The original opadiniid, Opabinia regalis, was first described over a century ago in 1912, and has several notable physical characteristics – not least the five eyes protruding on stalks from its head, a backwards-facing mouth, and its hollow, tubular proboscis.
Now there's another: Opabinia regalis is not as unique a species as first thought, because it's been joined by Utaurora comosa. This creature was previously thought to belong to a different group of animals known as radiodonts, but has now been reclassified as an opabiniid after some extensive research.
"The initial phylogenetic analysis showed it was most closely related to Opabinia," says paleontologist Jo Wolfe from Harvard University.
"We followed up with more tests to interrogate that result using different models of evolution and data sets to visualize the different kinds of relationships this fossil may have had."

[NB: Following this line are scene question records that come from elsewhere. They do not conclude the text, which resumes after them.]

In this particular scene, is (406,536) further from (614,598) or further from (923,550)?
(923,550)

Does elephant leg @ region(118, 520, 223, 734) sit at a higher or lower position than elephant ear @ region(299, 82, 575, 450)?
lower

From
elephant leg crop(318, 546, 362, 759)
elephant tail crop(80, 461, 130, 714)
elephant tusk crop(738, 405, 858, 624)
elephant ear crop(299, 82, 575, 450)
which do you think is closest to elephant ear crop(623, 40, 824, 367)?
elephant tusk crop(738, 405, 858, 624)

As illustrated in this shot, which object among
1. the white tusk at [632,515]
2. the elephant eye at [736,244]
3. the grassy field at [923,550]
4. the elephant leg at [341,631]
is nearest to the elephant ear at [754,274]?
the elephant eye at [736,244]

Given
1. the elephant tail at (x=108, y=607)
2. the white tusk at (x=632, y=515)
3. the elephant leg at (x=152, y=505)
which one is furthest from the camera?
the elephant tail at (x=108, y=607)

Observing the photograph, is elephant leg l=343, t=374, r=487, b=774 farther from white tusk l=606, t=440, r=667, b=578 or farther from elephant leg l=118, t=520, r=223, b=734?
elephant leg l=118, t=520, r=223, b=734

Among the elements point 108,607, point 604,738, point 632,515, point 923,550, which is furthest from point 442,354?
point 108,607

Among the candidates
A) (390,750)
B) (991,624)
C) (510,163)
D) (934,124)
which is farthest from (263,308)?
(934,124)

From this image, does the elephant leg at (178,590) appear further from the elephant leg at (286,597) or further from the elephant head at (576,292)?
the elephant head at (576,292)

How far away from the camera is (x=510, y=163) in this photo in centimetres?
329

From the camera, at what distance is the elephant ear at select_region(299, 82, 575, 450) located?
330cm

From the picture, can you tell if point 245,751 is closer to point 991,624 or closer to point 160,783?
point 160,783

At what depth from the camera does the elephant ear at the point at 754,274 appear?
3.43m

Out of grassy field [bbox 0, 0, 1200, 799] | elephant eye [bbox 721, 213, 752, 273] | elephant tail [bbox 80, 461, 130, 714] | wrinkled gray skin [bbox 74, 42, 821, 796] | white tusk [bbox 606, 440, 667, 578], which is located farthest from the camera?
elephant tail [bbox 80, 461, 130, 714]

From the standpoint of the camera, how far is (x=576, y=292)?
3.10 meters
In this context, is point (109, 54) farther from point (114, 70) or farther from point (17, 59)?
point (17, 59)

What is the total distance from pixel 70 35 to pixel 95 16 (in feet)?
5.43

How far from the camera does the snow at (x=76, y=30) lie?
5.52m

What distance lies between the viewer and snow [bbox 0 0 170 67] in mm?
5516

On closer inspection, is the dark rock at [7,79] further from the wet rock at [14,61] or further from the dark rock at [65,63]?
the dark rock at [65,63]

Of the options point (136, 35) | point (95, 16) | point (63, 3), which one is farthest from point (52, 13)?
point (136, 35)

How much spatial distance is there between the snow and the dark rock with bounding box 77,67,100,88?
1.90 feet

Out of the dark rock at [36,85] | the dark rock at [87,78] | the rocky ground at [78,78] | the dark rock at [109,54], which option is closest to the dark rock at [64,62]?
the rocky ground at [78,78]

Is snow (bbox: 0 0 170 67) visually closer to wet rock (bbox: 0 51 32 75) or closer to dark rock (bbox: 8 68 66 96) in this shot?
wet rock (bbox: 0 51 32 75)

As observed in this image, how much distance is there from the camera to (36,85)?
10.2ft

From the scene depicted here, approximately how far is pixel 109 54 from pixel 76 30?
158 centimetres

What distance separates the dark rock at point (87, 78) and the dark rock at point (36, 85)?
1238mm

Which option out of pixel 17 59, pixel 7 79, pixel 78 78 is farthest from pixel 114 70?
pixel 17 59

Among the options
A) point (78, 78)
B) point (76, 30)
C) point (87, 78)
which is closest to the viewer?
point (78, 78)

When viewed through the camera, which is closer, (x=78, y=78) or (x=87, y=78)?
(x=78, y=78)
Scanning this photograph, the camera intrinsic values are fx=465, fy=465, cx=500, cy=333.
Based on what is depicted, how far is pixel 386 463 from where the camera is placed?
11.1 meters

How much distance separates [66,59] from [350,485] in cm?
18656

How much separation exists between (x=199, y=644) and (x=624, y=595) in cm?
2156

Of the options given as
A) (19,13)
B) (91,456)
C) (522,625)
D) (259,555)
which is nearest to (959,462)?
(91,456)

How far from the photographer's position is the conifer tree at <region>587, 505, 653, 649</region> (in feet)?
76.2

U. comosa was first described as a radiodont in 2008, having originally been discovered in a fossil site known as the Wheeler Formation in Utah. It's a few million years younger than Opabinia, and was found in a different location – Utah rather than Canada.
While Utaurora shares characteristics and morphology with both radiodonts and Opabinia, the researchers behind the latest study decided to do some more digging. The team compared the Utaurora fossil with 43 other fossils, plus 11 living taxa, covering arthropods, radiodonts, and other panarthropods.
Due to their similarities, it was originally thought that opabiniids and radiodonts had the same common ancestor, and were grouped as so-called 'dinocarids'.
However, in the last 15 years or so, more tools for studying evolutionary history have been developed – and just as importantly, several new species of radiodonts have been found, highlighting the differences between these creatures and opabiniids.
"Based on the morphology alone you could make a case for Utaurora being a weird radiodont and also for bringing back the 'dinocarid' concept," says paleontologist Stephen Pates, from the University of Cambridge in the UK.
"But our phylogenetic dataset and analyses supported Utaurora as an opabiniid in 68 percent of the trees retrieved by analyzing the data, but only in 0.04 percent for a radiodont."
While the front of the U. comosa fossil was poorly preserved, the researchers noted the intersegmental furrows along the back and the paired serrated spines on the tail. Together with the evolutionary tree analysis carried out by the team, a new species was brought into existence, half a billion years after its demise.
"Dissection of the phylogenetic support demonstrates that while evidence for radiodont paraphyly is weak, Utaurora can be confidently reassigned to Opabiniidae," the researchers write in their paper.
"The weirdest wonder of the Cambrian no longer stands alone."
Now that the classification has been made, future research can use U. comosa to help trace back the evolution and ecology of the opainiid, and this is unlikely to be the last we hear of this strange-looking animal.
The Opabinia shares a scientific history with another group of arthropods known as Anomalocaris, and both were originally described as 'weird wonders' of the Middle Cambrian age. Only now are the differences between them really emerging.
"Now we know that these animals represent extinct stages of evolution that are related to modern arthropods," says Wolfe.
"And we have tools beyond qualitatively comparing morphological features for a more definitive placement within the animal tree of life."
The research has been published in the Proceedings of the Royal Society B Biological Sciences.